If it works, I laughed, won’t these patients look funny with zits covering half their face and clear skin on the other side? Yes, Wattier says, they will. But the protocol will allow patients to get the drug on the other (zit-covered) part of their faces after the trial concludes and the full 12-week effectiveness data has been recorded. Assuming that trial goes well, Valocor still has a lot of work to do. It will need to do a much bigger clinical trial that randomly assigns patients to its light-activated drug, and some other control, Wattier says.

Acne isn’t as severe a disease as, say, cancer or macular degeneration, so I wondered how lucrative this opportunity might really be. Back before some of the more ominous warnings were made about Accutane, that drug generated about $800 million in worldwide sales in 1999, Wattier says.

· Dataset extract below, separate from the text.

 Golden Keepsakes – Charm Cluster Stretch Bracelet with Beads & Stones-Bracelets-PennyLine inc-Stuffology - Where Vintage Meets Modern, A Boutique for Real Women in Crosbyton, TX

Wattier, 42, has been following the dermatology market for a long time. He had an eight-year run at QLT in sales and marketing positions. Before QLT ran into the Genentech buzz-saw, he oversaw the planning and preparation for a 100-person U.S. sales and marketing team that launched the anti-acne product dapsone gel (Aczone), now marketed by Allergan. Earlier in his career, he worked at Centocor for a couple of years and oversaw the U.S. launch of infliximab (Remicade), which is now part of Johnson & Johnson, and is one of the world’s biggest selling drugs.

Even though some huge biotech drugs are used for dermatology conditions, like Amgen’s etanercept (Enbrel) for psoriasis, the whole field of dermatology still doesn’t have much innovation, Wattier says. This reminded me of a funny line I heard last year at Xconomy’s annual XSITE conference in Boston, where a national healthcare IT leader recalled the essential basic principles dermatologists need to follow when dealing with problem skin.

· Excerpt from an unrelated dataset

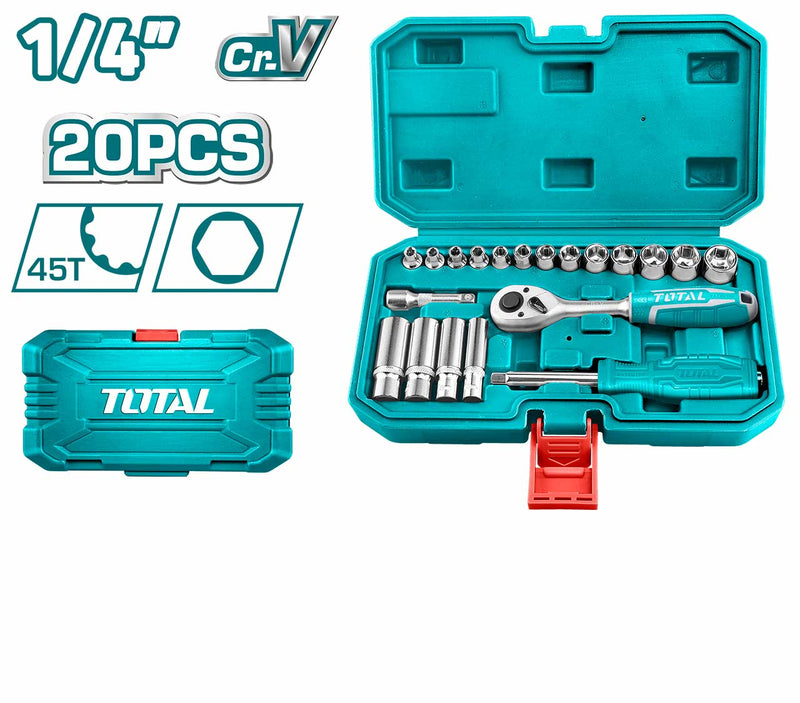 TOTAL TOOLS 20 Pcs 1/4" socket set-THT141201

“If it’s wet, make it dry. If it’s dry, make it wet,” joked John Halamka, now the chief information officer for Harvard Medical School. And, don’t forget, “always use steroids,” he said. (He wasn’t talking about muscle-building anabolic steroids, but corticosteroids, which are blunt immune-system suppressors that can tamp down autoimmune reactions against the skin like hives or psoriasis.)

When I relayed that remark to Wattier, he laughed and didn’t disagree with it. That lack of innovation is precisely why Valocor negotiated for the rights to three other small-molecule compounds from QLT’s pipeline, still in preclinical testing, which all have novel ways of working against dermatology conditions. I didn’t have time for the chapter and verse of those drugs, but presumably if the lead acne drug pans out in clinical trials, there could be more resources to take those other programs forward.

“These are really novel. I don’t think there’s anything like this out there in the ‘derm’ space,” Wattier says. “We’re pretty excited about the prospects. I’m convinced there’s a huge need because of the lack of innovation in derm. There’s really no pipeline in derm. Our objective is to become the pipeline.”